_Problem to solve_
Reproduce the entries below verbatim, from the line containing "In what order" through the line containing "wooden railing post box(398, 291, 412, 350) →", both lines included.
>> Begin Material supplied
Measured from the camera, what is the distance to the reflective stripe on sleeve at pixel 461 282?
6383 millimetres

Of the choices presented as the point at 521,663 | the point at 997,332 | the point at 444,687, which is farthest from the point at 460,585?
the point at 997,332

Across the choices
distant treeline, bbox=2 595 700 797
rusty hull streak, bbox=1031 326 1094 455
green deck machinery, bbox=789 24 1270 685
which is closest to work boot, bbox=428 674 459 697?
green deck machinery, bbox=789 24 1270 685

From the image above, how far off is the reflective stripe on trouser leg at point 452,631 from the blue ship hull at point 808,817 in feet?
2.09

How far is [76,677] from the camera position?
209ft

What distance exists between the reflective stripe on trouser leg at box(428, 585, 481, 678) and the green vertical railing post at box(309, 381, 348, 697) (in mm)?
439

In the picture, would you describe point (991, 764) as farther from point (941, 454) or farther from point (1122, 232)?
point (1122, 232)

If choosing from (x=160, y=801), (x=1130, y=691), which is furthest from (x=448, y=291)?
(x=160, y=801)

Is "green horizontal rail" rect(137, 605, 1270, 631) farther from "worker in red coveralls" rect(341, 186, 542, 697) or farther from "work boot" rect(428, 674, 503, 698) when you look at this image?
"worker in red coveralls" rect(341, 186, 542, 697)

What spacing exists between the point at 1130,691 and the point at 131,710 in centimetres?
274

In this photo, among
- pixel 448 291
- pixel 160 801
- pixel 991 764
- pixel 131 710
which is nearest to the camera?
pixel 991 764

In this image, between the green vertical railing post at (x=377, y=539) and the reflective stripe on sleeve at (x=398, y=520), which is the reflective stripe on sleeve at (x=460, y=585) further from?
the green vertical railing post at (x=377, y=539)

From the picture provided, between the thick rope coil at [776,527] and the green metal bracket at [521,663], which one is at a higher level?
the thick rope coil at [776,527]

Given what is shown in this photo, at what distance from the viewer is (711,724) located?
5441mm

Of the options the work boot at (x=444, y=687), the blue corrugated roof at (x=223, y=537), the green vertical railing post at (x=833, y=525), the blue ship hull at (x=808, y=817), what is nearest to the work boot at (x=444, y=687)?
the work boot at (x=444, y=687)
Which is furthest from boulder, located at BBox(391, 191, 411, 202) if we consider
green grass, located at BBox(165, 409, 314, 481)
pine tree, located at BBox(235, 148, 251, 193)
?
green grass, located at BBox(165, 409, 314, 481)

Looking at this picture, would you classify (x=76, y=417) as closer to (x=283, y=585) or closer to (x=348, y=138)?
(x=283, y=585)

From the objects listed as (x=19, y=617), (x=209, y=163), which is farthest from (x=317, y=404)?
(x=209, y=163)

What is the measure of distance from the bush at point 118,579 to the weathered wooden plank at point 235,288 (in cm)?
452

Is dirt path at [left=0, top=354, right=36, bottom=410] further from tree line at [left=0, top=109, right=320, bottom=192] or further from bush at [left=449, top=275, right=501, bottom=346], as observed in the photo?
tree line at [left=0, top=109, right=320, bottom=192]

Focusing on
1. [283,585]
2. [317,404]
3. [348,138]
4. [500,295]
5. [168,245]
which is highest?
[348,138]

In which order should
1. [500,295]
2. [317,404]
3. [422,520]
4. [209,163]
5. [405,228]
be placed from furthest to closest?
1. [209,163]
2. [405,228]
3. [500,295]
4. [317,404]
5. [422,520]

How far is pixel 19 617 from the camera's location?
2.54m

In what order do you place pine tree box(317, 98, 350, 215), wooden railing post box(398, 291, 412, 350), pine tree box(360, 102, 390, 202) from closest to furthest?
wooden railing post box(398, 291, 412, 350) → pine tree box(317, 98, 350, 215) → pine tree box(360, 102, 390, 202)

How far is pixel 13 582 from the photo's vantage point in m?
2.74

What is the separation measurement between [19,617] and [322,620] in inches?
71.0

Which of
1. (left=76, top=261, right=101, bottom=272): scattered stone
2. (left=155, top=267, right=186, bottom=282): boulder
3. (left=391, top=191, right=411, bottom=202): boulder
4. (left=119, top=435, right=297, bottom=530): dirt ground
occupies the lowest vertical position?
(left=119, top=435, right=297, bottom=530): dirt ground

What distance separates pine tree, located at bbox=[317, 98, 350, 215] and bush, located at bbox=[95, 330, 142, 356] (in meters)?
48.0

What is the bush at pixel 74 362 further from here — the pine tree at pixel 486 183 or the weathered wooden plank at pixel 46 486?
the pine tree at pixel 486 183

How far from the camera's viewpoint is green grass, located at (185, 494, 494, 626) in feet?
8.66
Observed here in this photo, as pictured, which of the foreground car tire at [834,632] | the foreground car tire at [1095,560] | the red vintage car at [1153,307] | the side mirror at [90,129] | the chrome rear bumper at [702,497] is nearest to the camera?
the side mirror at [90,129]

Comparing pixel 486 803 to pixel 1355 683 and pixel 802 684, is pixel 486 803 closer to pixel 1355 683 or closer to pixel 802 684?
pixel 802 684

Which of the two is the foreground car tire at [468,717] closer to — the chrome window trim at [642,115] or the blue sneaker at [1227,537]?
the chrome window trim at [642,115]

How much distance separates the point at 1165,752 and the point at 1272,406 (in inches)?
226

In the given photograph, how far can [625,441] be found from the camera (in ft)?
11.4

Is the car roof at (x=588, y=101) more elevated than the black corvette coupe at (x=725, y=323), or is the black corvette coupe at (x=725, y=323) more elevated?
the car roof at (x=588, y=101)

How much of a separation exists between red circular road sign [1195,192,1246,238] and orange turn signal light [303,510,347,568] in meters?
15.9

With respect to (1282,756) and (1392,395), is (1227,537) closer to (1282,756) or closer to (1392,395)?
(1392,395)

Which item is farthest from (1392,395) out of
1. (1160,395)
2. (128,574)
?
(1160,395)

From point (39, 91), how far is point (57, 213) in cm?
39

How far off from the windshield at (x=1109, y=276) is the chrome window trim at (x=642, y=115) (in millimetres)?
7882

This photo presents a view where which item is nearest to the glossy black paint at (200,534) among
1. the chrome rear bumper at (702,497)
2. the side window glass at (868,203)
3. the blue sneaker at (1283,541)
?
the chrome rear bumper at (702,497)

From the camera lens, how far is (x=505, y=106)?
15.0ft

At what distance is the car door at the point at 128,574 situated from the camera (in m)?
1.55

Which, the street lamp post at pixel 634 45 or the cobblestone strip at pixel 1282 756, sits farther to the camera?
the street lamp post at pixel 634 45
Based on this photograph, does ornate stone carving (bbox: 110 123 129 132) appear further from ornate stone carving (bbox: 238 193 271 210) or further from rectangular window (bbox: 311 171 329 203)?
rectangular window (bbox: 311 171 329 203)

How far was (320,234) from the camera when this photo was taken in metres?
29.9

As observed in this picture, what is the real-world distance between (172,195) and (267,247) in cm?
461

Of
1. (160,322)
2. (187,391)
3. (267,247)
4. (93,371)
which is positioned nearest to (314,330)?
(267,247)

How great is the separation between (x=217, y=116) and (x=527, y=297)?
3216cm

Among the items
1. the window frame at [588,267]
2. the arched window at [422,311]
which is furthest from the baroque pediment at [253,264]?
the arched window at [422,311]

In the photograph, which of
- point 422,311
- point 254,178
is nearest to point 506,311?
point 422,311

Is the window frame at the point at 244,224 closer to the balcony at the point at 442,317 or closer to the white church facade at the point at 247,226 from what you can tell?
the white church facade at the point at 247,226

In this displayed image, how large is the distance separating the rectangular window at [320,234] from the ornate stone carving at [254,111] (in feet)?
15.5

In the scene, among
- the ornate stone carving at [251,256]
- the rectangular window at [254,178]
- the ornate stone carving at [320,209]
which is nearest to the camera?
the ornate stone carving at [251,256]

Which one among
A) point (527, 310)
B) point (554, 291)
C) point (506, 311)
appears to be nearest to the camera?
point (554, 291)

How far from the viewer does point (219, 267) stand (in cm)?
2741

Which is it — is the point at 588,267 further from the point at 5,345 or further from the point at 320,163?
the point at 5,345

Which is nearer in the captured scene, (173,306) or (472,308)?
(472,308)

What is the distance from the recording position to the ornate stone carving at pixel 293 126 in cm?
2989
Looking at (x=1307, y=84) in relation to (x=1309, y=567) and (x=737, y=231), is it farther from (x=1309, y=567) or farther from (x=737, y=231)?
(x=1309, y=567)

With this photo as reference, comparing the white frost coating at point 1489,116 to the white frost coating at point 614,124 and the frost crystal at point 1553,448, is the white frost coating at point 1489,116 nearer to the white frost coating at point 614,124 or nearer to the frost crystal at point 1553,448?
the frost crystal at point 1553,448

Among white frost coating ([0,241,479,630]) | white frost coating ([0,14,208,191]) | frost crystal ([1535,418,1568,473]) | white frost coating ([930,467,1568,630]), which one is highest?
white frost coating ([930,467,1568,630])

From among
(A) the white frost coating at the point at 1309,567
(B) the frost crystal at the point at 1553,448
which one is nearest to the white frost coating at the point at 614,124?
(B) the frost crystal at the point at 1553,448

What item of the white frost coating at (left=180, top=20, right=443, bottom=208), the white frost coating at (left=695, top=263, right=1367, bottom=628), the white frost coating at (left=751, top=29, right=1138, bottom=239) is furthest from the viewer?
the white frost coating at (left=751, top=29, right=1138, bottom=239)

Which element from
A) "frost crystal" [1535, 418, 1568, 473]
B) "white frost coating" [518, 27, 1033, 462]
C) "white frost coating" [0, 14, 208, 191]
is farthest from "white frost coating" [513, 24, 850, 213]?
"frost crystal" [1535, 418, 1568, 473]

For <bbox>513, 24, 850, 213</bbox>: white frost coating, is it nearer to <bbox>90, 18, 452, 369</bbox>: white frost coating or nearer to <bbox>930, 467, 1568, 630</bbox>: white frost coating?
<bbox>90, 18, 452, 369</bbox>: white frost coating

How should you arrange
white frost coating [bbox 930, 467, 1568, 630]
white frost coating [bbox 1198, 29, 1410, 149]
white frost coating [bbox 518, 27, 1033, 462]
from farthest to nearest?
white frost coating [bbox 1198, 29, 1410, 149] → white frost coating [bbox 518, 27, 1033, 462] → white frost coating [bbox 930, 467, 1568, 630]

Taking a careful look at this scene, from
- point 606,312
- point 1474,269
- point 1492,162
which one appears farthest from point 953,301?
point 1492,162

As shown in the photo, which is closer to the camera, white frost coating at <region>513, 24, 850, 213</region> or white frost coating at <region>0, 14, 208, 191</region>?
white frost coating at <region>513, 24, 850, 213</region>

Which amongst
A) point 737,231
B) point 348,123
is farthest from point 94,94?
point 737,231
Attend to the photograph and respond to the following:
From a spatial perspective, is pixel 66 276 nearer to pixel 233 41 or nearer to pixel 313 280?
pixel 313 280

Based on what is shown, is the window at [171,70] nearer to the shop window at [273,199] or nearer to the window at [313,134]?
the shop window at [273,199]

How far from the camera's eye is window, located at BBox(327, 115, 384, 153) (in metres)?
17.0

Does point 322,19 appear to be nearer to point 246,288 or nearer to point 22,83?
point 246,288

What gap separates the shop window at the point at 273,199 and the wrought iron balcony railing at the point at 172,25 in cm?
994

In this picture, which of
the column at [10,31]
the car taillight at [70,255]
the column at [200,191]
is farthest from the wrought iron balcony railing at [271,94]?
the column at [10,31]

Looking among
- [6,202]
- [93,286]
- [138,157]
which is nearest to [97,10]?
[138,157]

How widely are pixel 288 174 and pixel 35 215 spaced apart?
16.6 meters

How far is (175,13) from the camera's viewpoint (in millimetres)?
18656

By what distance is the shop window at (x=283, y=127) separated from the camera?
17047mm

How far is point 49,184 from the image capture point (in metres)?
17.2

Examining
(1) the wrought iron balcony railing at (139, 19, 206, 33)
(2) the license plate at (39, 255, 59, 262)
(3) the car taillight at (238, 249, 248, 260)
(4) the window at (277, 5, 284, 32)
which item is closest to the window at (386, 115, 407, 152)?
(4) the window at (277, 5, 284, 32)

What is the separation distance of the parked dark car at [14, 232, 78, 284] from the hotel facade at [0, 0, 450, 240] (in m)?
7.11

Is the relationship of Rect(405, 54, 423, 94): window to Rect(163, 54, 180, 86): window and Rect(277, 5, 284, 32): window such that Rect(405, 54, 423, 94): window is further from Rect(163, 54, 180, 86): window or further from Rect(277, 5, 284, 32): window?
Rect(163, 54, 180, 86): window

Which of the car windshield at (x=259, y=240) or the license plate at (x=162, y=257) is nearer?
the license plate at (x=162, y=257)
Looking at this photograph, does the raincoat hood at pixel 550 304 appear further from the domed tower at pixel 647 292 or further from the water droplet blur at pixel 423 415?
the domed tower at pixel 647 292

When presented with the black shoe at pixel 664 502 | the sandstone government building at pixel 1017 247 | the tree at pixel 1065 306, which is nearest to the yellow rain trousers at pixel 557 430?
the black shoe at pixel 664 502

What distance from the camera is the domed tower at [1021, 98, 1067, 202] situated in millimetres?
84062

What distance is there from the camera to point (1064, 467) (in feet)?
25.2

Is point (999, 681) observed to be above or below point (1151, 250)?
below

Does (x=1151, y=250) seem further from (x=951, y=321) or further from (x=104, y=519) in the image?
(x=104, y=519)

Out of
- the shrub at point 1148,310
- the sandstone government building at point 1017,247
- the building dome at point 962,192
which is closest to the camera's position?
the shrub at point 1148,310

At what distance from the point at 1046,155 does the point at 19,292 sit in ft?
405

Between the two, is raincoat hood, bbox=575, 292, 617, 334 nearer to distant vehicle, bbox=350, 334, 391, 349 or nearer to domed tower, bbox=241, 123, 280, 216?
>> End Material supplied
_Answer to the task_
In what order do you place pine tree box(317, 98, 350, 215), wooden railing post box(398, 291, 412, 350), pine tree box(360, 102, 390, 202) from closest to furthest?
wooden railing post box(398, 291, 412, 350) → pine tree box(317, 98, 350, 215) → pine tree box(360, 102, 390, 202)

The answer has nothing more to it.